▶ REQUIREMENT:
Starting at the line below with "Herrenhaus Ensemble-hofeinfahrt" and stopping at the line with "Стандартный номер с", please print each line exactly, those two included, and skip every picture.

▶ EXTRACTED DATA:
——

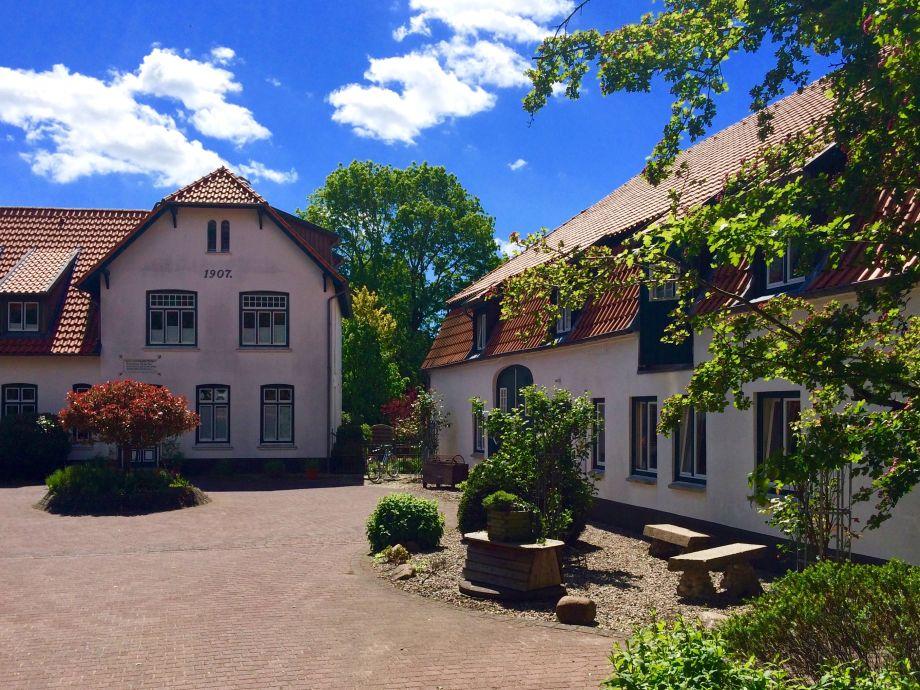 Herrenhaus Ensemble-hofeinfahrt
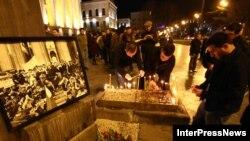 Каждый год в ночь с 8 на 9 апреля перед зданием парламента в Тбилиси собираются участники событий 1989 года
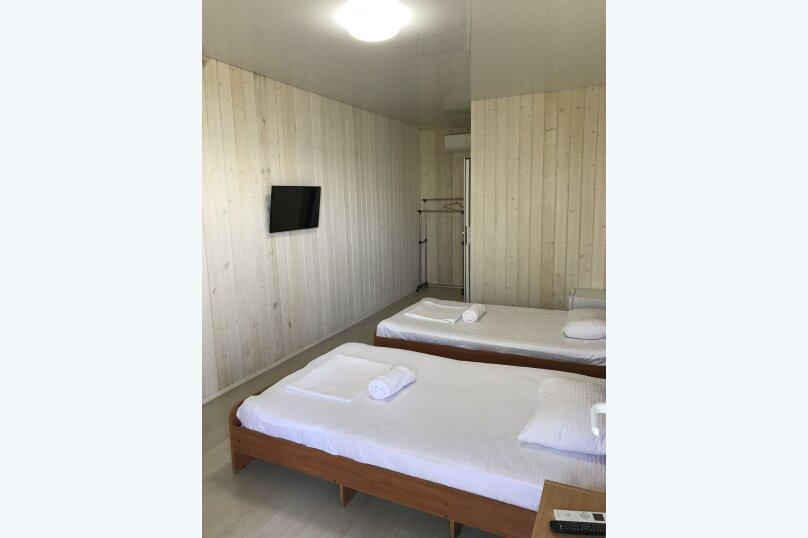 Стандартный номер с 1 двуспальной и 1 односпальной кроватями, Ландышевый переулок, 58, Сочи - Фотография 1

——

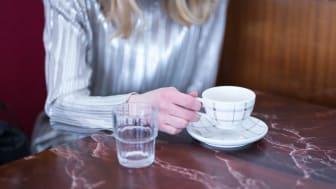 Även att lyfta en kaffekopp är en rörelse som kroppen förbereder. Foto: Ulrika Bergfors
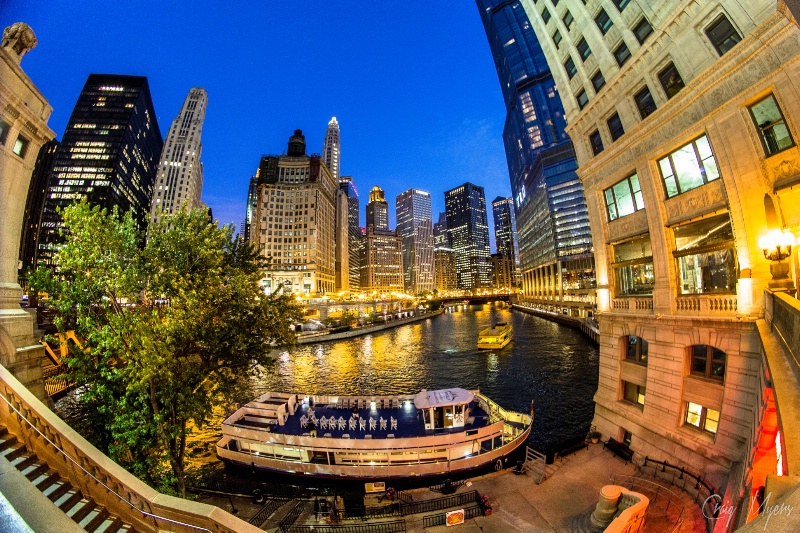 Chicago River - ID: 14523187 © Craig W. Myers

——

▶ SOLUTION:
 Herrenhaus Ensemble-hofeinfahrt
 Каждый год в ночь с 8 на 9 апреля перед зданием парламента в Тбилиси собираются участники событий 1989 года
 Стандартный номер с 1 двуспальной и 1 односпальной кроватями, Ландышевый переулок, 58, Сочи - Фотография 1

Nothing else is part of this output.